Researchers have disclosed two remote code execution (RCE) vulnerabilities in a smart air fryer. The impacted vendor has not fixed the security issues.
RCEs could allow attackers to remotely deploy code, execute additional malware payloads, and eventually hijack a system.
While exploiting an RCE in consumer products may not have the same consequences as doing the same on a corporate network, it is highlighting the fact that even though these products are considered ‘smart,’ it does not mean they are safe.
Researchers from Cisco Talos described two RCEs in Cosori Smart Air Fryer, a connected kitchen gadget that users can use to remotely control cooking temperature, times, and settings of the smart cooker.

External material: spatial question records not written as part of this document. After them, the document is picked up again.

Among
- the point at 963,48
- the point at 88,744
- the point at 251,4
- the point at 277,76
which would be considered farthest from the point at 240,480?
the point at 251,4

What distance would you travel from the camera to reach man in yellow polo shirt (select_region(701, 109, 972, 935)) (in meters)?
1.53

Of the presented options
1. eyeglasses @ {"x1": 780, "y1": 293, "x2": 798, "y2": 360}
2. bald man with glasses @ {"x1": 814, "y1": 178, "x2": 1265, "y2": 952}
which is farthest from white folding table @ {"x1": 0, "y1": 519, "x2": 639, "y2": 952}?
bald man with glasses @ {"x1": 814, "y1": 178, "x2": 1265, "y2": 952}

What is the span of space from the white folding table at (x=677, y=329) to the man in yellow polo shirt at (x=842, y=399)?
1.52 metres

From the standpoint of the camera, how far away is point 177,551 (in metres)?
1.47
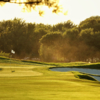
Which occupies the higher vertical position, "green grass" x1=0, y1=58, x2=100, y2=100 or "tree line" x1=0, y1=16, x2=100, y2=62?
"tree line" x1=0, y1=16, x2=100, y2=62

“An unauthenticated backdoor exists in the configuration server functionality of Cosori Smart 5.8-Quart Air Fryer CS158-AF 1.1.0. A specially crafted JSON object can lead to code execution. ”

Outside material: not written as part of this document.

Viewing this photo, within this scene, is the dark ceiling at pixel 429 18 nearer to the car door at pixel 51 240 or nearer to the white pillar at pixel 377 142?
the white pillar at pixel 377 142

An attacker can send a specially crafted script in a traffic packet to trigger this vulnerability and allows them to take control of the device.

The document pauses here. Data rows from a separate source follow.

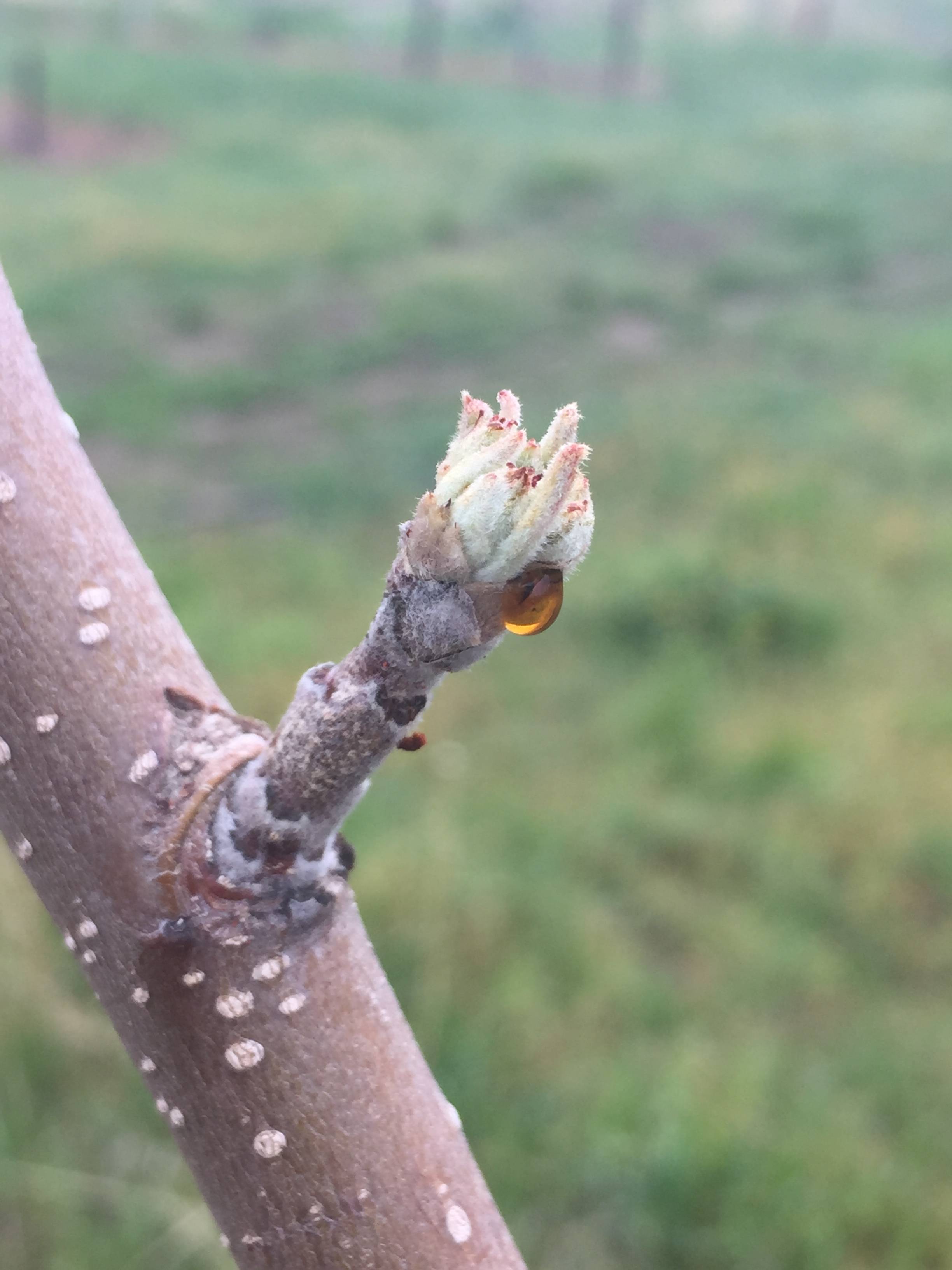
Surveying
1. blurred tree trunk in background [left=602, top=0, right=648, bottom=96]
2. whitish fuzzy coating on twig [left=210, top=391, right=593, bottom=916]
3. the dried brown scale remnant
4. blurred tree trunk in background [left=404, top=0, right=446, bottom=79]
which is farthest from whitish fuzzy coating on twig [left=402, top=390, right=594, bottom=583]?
blurred tree trunk in background [left=404, top=0, right=446, bottom=79]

The team has discovered two vulnerabilities, CVE-2020-28592 and CVE-2020-28593. The first vulnerability stems from the possibility to establish a connection with a device and enter a developer mode to later install a backdoor. The second is a heap-based overflow issue. Both issues are exploitable via crafted traffic packets, although local access may be required for easier exploitation, researchers note.
The vulnerabilities have now been disclosed but the company didn’t issue any fix. Talos researchers say Cosori did not “respond appropriately” within the 90-day vulnerability disclosure period, that’s why researchers went on to disclose the flaws publicly.
This case serves as proof of a far wider problem, the security gaps in Internet of Things (IoT) devices in our homes. Last week, Forescout researchers disclosed nine vulnerabilities in four TCP/IP stacks widely used by connected devices. The flaws impact over 100 million consumer, enterprise, and industrial devices.